What needs to be done: Output everything from the line that contains "How far is (41,404)" down to the line that contains "346 centimetres", both included, as a Markdown table. Skip blank lines, and use a Num column for the running count and a Text column for each line.

▼

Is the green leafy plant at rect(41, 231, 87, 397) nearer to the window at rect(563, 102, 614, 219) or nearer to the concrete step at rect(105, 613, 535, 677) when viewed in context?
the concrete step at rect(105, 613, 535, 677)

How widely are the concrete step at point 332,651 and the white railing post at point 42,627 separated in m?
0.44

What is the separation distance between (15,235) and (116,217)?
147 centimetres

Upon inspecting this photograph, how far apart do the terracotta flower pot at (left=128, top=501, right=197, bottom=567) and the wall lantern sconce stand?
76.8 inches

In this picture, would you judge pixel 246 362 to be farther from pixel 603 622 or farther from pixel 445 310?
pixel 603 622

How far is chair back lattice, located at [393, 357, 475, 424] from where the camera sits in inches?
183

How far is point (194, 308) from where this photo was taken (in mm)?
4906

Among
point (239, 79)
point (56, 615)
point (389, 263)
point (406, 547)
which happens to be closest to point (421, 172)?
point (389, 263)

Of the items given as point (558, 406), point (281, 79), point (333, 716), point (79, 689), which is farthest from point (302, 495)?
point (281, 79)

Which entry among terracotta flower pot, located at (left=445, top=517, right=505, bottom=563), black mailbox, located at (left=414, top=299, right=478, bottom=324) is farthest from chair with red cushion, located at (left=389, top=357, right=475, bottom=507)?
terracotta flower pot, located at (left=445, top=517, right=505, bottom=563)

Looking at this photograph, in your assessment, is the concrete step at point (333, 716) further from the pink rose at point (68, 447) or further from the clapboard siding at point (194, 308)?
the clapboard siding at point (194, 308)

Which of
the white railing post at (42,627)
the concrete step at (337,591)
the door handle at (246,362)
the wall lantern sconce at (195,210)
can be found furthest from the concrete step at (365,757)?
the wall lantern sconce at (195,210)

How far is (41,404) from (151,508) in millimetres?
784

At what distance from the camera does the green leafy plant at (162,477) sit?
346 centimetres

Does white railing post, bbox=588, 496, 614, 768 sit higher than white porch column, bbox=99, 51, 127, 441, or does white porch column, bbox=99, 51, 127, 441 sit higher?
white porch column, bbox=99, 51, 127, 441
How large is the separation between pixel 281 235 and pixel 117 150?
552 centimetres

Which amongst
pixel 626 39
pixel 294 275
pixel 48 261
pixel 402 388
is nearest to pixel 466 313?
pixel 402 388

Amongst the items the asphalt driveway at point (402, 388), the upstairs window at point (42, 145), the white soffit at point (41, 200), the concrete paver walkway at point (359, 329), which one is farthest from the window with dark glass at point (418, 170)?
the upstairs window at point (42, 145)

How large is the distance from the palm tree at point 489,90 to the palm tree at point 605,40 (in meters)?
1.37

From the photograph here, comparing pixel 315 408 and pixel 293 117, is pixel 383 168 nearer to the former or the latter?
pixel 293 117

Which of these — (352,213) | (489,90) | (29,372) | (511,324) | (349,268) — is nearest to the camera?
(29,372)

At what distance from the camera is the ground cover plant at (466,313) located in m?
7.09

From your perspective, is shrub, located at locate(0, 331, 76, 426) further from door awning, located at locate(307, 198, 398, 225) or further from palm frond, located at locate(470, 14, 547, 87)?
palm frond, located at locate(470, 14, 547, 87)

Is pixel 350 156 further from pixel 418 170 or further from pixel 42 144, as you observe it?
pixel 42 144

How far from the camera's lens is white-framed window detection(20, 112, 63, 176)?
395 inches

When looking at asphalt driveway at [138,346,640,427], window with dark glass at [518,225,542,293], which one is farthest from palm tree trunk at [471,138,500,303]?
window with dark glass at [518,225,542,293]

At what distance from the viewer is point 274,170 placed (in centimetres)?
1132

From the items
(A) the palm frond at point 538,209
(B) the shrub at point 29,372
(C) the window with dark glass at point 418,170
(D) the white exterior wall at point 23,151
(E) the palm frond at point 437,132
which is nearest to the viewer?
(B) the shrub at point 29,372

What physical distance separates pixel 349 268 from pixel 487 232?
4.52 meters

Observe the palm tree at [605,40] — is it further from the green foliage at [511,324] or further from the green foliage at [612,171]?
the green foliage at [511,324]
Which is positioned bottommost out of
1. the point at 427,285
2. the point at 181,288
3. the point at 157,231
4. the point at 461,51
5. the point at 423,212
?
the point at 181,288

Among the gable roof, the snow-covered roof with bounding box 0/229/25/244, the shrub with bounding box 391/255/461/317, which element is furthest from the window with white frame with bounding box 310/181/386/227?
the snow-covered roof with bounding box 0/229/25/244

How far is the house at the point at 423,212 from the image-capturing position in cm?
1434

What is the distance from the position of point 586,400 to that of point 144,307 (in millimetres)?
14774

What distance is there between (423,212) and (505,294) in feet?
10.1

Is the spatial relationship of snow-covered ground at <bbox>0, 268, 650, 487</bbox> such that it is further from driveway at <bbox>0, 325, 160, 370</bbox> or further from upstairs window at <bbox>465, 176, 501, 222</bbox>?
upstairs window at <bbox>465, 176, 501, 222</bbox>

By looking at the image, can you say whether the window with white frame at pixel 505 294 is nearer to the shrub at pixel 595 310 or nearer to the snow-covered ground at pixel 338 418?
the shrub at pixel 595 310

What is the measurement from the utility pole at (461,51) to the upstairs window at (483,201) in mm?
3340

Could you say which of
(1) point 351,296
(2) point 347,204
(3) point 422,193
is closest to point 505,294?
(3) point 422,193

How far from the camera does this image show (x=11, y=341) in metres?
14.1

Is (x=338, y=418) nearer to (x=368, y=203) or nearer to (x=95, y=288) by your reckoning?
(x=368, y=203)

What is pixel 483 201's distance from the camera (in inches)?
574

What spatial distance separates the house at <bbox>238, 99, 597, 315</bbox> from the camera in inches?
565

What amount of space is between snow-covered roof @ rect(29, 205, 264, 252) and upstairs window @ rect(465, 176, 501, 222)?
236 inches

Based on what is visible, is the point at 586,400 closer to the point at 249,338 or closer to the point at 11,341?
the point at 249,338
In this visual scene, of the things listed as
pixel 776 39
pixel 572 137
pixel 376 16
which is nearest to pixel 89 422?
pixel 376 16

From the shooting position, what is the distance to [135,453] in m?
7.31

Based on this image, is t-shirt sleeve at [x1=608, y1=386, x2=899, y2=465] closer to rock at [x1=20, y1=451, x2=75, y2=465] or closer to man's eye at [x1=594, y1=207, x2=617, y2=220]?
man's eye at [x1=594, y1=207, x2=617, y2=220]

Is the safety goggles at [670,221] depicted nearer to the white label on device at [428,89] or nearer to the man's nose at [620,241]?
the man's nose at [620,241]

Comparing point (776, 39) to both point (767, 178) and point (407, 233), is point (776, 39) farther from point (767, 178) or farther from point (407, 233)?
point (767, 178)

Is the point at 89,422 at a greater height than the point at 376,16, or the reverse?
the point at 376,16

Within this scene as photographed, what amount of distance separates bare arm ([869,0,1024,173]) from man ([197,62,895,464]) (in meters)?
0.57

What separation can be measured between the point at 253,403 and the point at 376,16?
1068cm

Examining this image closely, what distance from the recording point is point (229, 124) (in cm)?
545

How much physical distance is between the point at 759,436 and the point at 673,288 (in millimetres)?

▲

Result of the task:
| Num | Text |
|---|---|
| 1 | How far is (41,404) from (151,508) in millimetres? |
| 2 | 784 |
| 3 | At what distance from the camera does the green leafy plant at (162,477) sit? |
| 4 | 346 centimetres |